16. Bölüm- Kelebek hissi?

7K 225 68
                                    




İyi okumalar...

---

Ortam çok sessizdi tanımadığım bir kaç kişi daha vardı. Biri gözlerini ayırmadan bana bakıyordu. Zannımca 17 yaşlarında bir kızdı. Çok sevecen ve tatlı bir şekilde bakması kanımı ona karşı ısındırmıştı. O gülümseyince bende karşılık olarak gülümsedim.

"Yengecim çok güzelsin."

Bir anda sessizliği bozan bu tatlı sözler tekrardan gülümsememe neden olmuştu.

"Teşekkür ederim o senin güzel görüşün."

32 diş sırıtan bu tatlı kız kimdi biri bana bunu söyleyebilir mi!

"Hee bu arada ben evin en küçüğüyüm. Tanıştığımıza memnun oldum. Aslında düğünde vardım ama o aceleyle bir türlü yanına gelemedim"

Anlaşılan Alkanın kız kardeşiydi. Böyle ketun bir aileden bu kadar tatlı bir insan çıkması şaşırtıcıydı.

"Bende memnun oldum. Kısmet bu güneymiş:)"

O sırada evin en büyüğü olan Alkanın dedesi araya girdi.

"Kızım, sıhhatin yerindedir umarım."

"İyiyim teşekkür ederim. Sizde iyisinizdir umarım."

Gülümseyerek başını salladı.

"Bir torun yüzü görürsem daha iyi olacağım."

Haha haha komik şaka. Ha Ha...

Ciddi.

O anda Alkan araya girdi.

"Merak etmeyin en kısa zamanda bizde çocuk düşünüyoruz."

Alkan bey kafayı yedi de haberimiz yok galiba. Daha gerçekten evli bile değiliz neymiş çocuk?!

"Bu zamana kadar neden olmadı acaba? Korunuyor muydunuz  yoksa tedaviye mi ihtiyaç var?"

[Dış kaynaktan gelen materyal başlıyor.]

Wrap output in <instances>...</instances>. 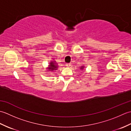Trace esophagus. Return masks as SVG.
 Returning a JSON list of instances; mask_svg holds the SVG:
<instances>
[{
	"label": "esophagus",
	"instance_id": "obj_1",
	"mask_svg": "<svg viewBox=\"0 0 131 131\" xmlns=\"http://www.w3.org/2000/svg\"><path fill=\"white\" fill-rule=\"evenodd\" d=\"M66 66H67V67L69 68V67H70V66H71V63H66Z\"/></svg>",
	"mask_w": 131,
	"mask_h": 131
}]
</instances>
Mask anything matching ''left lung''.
I'll list each match as a JSON object with an SVG mask.
<instances>
[{"label": "left lung", "instance_id": "obj_1", "mask_svg": "<svg viewBox=\"0 0 131 131\" xmlns=\"http://www.w3.org/2000/svg\"><path fill=\"white\" fill-rule=\"evenodd\" d=\"M84 68V66H81V67H80V69H81V70H83V68Z\"/></svg>", "mask_w": 131, "mask_h": 131}]
</instances>
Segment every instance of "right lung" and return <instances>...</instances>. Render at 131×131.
<instances>
[{
    "label": "right lung",
    "instance_id": "1",
    "mask_svg": "<svg viewBox=\"0 0 131 131\" xmlns=\"http://www.w3.org/2000/svg\"><path fill=\"white\" fill-rule=\"evenodd\" d=\"M58 68V66L57 65V64L54 62V61H51V62L49 63V65L48 66V71H54V70H57Z\"/></svg>",
    "mask_w": 131,
    "mask_h": 131
}]
</instances>
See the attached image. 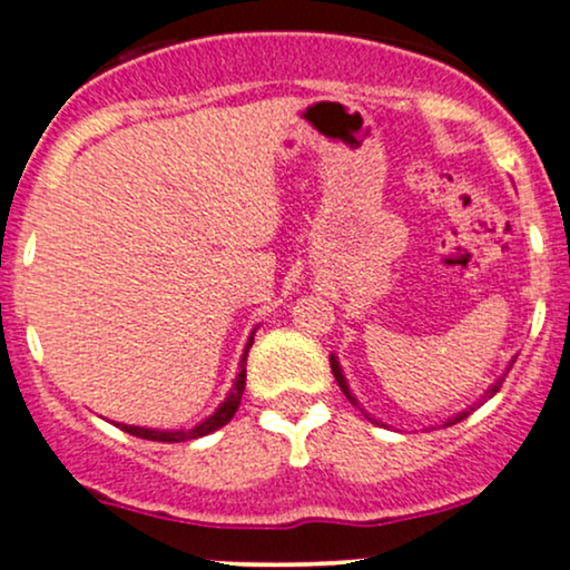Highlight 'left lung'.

Bu salakça soruyu soran tabiiki de Serap karısıydı

Alkan tam ağzını açacakken ben konuştum

"Bir sorunumuz yok Allaha şükür. Sadece biraz erken diye istemedik. Nasıl olsa sizin aksinize daha evleneli 2 ay bile olmadı"

"Sen!-"

O sırada sert olan dede konuştu.

"Yeter. Yemeğinizi yiyin."

Bu adam harbi korkutucuydu. Diğer dede daha tatlı.

"Geç kaldığım için kusuruma bakmayın bir toplantım vardı da."

Yanımıza uzun yapılı ve üstünde smokin olan bir adam geldi.

"Otur"

Dedenin emriyle boş olan yere oturdu.

Bu kimdi şimdi? Biraz dikkatli bakınca sanki Alkanla benziyorlardı. Ama daha büyük gösteriyordu. Göz göze geldiğimizde bakışlarımı başka tarafa çevirdim.

Yemeğin bitmesine az kala izin alarak lavaboya adımladım. Saçımı başımı düzeltip hafifçe rujumu tazeledim. O anda içeriye Serap girdi.

Heh buyur bide bunla uğraş. Uğraşmak istemediğim için tam yanından geçip gidecektim ki beni tutup sertçe duvara ittirmesiyle sendeledim.

"Bana bak ufaklık. Sen beni çok hafife alıyorsun ayağını denk al ona göre. Aramızda tatsızlıklar çıkmasın derim."